Le martyre et l'amphithéâtre
C'est dans ces moments où la fascination voire la sidération menacent, celle où le catho Hondelatte diffuse son exigeante dépression ou sa collègue Ruth Elkrief chante l'imperium, celle de Twitter où l'égalité factice des ignorances cumulées produit vagues et ressacs, celle de Facebook où le rance dominant me rappelle les odeurs fortes des vieilles pissotières en ardoise, c'est dans ces moments où il faut prendre dans sa cagnotte quelques pièces. Polymnia Athanassiadi, par exemple, car j'ai besoin de mots pour comprendre le martyre subi de cette fillette nigériane et le martyre volontaire des assassins de Paris de la semaine passée.
Sous le titre
« La Culture de l'amphithéâtre »
« Né dans un monde qui professe le pluralisme religieux, le christianisme exige pourtant de ses fidèles une dévosion exclusive à ses principes et, par conséquent, le rejet actif de toute autre voie menant à Dieu. Il se distingue également des autres courants spirituels de l'Empire par son esprit missionnaire. Or, si la foi exclusive est un héritage juif (donc une attitude familière à l'homme hellénistique), le prosélytisme agressif des chrétiens apparaît comme une nouveauté absolue... » (p44)
« Mais la banalisation progressive de la violence, qui permet l'intégration du martyre dans la vie quotidienne, est un phénomène cyclique qui procède de la société dans son ensemble et l'affecte à son tour tout entière.

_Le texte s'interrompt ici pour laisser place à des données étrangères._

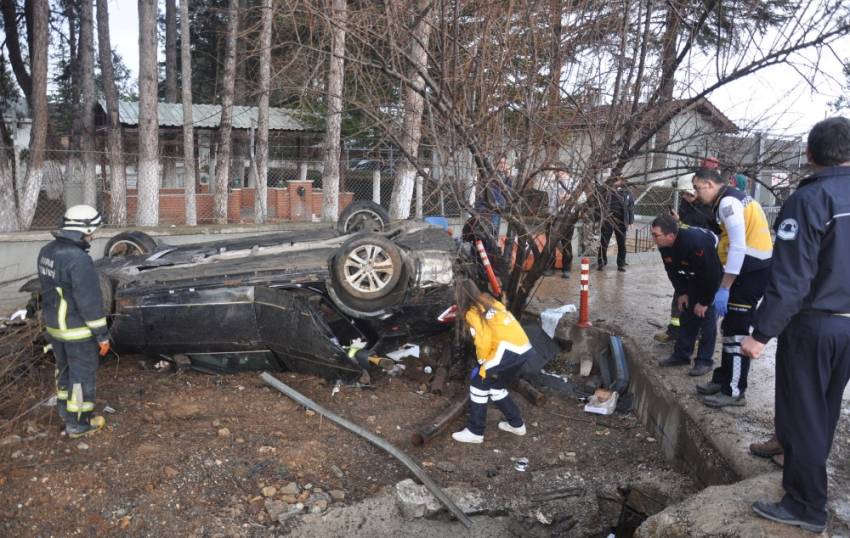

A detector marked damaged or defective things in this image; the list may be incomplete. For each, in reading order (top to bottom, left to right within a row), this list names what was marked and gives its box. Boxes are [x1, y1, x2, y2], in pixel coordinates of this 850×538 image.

overturned black car [23, 202, 460, 382]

Un des aspects les plus manifestes et les plus complexes de la violence omniprésente dans la société romaine est le martyre – ce spectaculaire pont de sang entre ce monde et l'au-delà jeté par l'espoir et le désespoir des multitudes croissantes. Infaillible indice du passage d'une réalité sociale à une autre, la boule de neige du martyre volontaire (que grossit la rhétorique du prédicateur et la prose sadique du chroniqueur) élabore des mentalités qui survivront à sa nécessité pratique... » (p45)
« Le martyre volontaire, voire sollicité, émerge, en tant qu'état psychologique et attitude sociale, au début du IIe siècle dans les milieux chrétiens de l'Anatolie et se répand à travers l' empire avec l'illogique célérité d'une vogue... Marc Aurèle, sous le règne de qui eut lieu une persécution locale de caractère restreint, voit dans le désir chrétien de se sacrifier « une pose théâtrale » et un état d'âme frivole allant jusqu'à la déraison engendré par le simple désir de s'opposer à la société... (p46
« il n'était pas du tout dans l'intérêt de l'avancement de la cause du christianisme de souffrir le martyre dans des endroits ou personne ne pourrait en être témoin » (citation de Glen Bowersock p 46-47)
Tiré de Polymnia Athanassiadi « Vers la pensée unique- La montée de l'intolérance dans l'antiquité tardive » - Les Belles Lettres – Paris 2010.
Polymnia Athanassiadi est professeur d'histoire ancienne à l'université d'Athênes.
Glen Warren Bowersock est professeur honoraire d'histoire ancienne aux universités de Strasbourg et Harvard.